What is expected:
Copy the records below word for word, keeping every line and number unchanged.

Scene-based reasoning records:

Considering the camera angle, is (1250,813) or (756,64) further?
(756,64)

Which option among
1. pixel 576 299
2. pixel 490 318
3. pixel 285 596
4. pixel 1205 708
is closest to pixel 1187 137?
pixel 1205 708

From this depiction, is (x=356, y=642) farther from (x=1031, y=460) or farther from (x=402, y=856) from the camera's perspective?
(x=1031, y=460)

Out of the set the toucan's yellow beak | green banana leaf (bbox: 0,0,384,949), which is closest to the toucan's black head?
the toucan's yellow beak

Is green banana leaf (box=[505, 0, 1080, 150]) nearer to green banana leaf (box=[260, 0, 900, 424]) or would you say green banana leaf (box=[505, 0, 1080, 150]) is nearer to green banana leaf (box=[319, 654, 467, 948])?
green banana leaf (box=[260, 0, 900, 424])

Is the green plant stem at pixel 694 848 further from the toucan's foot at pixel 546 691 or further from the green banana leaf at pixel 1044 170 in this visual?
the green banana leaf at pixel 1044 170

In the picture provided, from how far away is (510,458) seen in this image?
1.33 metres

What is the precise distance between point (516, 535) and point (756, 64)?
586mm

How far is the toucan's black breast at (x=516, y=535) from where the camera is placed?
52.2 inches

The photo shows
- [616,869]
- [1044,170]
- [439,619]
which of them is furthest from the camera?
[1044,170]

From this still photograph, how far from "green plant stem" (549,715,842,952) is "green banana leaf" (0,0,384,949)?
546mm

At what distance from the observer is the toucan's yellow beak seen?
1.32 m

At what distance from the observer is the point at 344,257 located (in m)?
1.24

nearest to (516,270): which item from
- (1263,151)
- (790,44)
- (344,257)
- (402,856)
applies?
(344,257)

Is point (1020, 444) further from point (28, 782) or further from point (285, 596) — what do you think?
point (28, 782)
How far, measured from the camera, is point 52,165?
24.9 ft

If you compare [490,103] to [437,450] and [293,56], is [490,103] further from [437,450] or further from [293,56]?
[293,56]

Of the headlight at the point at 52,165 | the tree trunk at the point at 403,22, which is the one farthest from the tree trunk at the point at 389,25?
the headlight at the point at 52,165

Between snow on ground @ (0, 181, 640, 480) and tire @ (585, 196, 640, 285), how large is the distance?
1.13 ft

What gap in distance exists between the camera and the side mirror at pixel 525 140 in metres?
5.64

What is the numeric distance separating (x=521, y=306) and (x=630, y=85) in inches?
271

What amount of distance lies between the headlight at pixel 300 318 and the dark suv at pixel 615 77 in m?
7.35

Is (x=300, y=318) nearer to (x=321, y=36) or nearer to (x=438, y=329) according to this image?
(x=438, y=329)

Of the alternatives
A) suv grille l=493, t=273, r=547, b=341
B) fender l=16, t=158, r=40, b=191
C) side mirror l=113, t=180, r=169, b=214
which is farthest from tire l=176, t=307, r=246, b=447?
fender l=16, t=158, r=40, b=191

Problem solution:
Considering the camera angle, is (1250,813) or (756,64) further?
(756,64)

Which option among
1. pixel 576 299
2. pixel 490 318
3. pixel 285 596
4. pixel 1205 708
is closest to pixel 1187 137?
pixel 1205 708

From this depiction, is (x=356, y=642) farther from (x=1031, y=460) or farther from (x=402, y=856) from the camera's perspective?
(x=1031, y=460)

Out of the set the toucan's yellow beak | green banana leaf (bbox: 0,0,384,949), which is closest to the toucan's black head?
the toucan's yellow beak

Is green banana leaf (box=[505, 0, 1080, 150]) nearer to green banana leaf (box=[260, 0, 900, 424]) or would you say green banana leaf (box=[505, 0, 1080, 150]) is nearer to green banana leaf (box=[319, 654, 467, 948])?
green banana leaf (box=[260, 0, 900, 424])

Is the green plant stem at pixel 694 848 further from the toucan's foot at pixel 546 691 or further from the green banana leaf at pixel 1044 170 in this visual?
the green banana leaf at pixel 1044 170

In the picture provided, from how far away is (510,458) seen in this image?
1.33 metres

What is the precise distance between point (516, 535) and point (756, 64)?
586mm

How far is the toucan's black breast at (x=516, y=535) from where the camera is placed?
52.2 inches

The photo shows
- [616,869]
- [1044,170]
- [439,619]
which of them is furthest from the camera?
[1044,170]

From this still photograph, how far from "green plant stem" (549,715,842,952) is "green banana leaf" (0,0,384,949)?
546mm

At what distance from the observer is the toucan's yellow beak seen?
1.32 m

At what distance from the observer is the point at 344,257 located (in m)?
1.24

nearest to (516,270): which item from
- (1263,151)
- (790,44)
- (344,257)
- (402,856)
applies?
(344,257)

Is point (1020, 444) further from point (28, 782) or further from point (285, 596) — what do you think?
point (28, 782)
How far, measured from the camera, is point 52,165?
24.9 ft

If you compare [490,103] to [437,450] and [293,56], is [490,103] further from [437,450] or further from [293,56]?
[293,56]

Of the headlight at the point at 52,165 | the tree trunk at the point at 403,22, which is the one farthest from the tree trunk at the point at 389,25?
the headlight at the point at 52,165

Between snow on ground @ (0, 181, 640, 480) and tire @ (585, 196, 640, 285), how large is the distance?
1.13 ft

What gap in distance exists between the camera and the side mirror at pixel 525 140 in metres?
5.64

What is the numeric distance separating (x=521, y=306) and (x=630, y=85) in inches?
271

What amount of distance lies between the headlight at pixel 300 318 and the dark suv at pixel 615 77 in m?
7.35

Is (x=300, y=318) nearer to (x=321, y=36) or nearer to (x=438, y=329) according to this image?
(x=438, y=329)

Of the alternatives
A) suv grille l=493, t=273, r=547, b=341
B) fender l=16, t=158, r=40, b=191
C) side mirror l=113, t=180, r=169, b=214
which is farthest from tire l=176, t=307, r=246, b=447?
fender l=16, t=158, r=40, b=191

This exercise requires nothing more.